RALEIGH – As some Republican members of Congress edge away from President George W. Bush’s call for personal savings accounts in Social Security, some longtime proponents of market-based reform seem to be yielding to despair. They shouldn’t be. No one ever suggested that proposing major changes to the signature program of the New Deal – and to the single-largest income-redistribution program on Earth – would lack for risk or succeed within a couple of months.

Understood correctly, introducing individual accounts to Social Security, as part of a comprehensive reform package, would be a huge leap forward for freedom. In a sense, it represents a huge tax cut. Instead of giving up a big chunk of their annual incomes in payroll taxes, and then trusting politicians to pay sizable benefits at the onset of disability of retirement, Americans would be able to route some share of their “contributions” directly into their own accounts.

While the cash flows might not immediately change, there is clearly a conceptual difference between the government taxing you for a “social insurance” program and the government requiring you to save your own money for retirement. The latter does reduce your freedom to control how and when you will save, but the former reducing your freedom more.
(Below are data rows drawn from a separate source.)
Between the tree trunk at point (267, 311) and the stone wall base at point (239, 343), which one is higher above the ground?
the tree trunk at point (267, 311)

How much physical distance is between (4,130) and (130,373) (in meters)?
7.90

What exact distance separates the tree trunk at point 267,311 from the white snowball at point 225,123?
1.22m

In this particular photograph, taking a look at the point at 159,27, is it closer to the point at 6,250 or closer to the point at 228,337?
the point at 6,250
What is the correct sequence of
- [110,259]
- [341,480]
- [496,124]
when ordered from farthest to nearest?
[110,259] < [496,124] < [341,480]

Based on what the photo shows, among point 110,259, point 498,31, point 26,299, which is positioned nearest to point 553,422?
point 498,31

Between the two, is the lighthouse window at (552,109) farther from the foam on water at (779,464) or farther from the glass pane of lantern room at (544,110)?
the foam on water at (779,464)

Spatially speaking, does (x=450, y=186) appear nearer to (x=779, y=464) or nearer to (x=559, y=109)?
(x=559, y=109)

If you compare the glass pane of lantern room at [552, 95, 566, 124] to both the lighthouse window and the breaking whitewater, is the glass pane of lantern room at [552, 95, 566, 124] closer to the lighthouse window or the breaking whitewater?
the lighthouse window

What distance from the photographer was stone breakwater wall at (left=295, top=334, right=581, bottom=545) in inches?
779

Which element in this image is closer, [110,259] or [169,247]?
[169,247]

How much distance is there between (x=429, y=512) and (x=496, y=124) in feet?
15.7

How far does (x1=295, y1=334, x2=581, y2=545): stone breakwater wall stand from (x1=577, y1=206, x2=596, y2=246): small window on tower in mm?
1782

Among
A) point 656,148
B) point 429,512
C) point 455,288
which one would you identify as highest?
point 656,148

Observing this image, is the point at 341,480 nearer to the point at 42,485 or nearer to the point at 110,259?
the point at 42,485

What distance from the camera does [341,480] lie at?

The other way that Social Security reform could advance the cause of freedom is by building stronger connections in the minds of voters between their personal financial interest, as capital owners, and the interest of firms engaged in capitalism. That is, those invested in financial assets have good reason to care about other issues of economic freedom: regulation, tax policy, free trade, property rights, and the like. For freedom to prevail in political debate, it needs adherents and allies. As someone once wrote, the electoral implications of fostering a new investor class may turn out to be more important that the direct fiscal or economic ones.

Don’t believe me? Democratic pollster John Zogby has done some work on these issues recently. His post-election polling found that 61 percent of those who called themselves members of the “investor class” voted for Bush, while 57 percent of those who didn’t voted for Kerry (admittedly this is only a rough proxy for free-market sentiment, given Bush’s uneven record and proclivity for spending, but I think you get the idea). What is more interesting is that this dynamic persists into voter subgroups: 60 percent of Hispanics, 55 percent of women, and 57 percent of union members who identified as “investor class” voted for Bush.

On Social Security itself, there is also room for optimism. A separate Zogby poll a few weeks ago found that voters approved the idea of individual accounts within Social Security by a 51 percent to 39 percent margin. Gallup recently polled support at 58 percent. Washington Post/ABC polling has it at 56 percent, up slightly since December. Young voters favor the accounts-based approach while older voters oppose it. But if retired or near-retired respondents are assured that their benefits won’t be affected by the bill – which is true for every version I know of – their opposition falls below 50 percent.

Don’t get panicky, folks. The cause of freedom will prevail here, even if it takes a while.

Hood is president of the John Locke Foundation.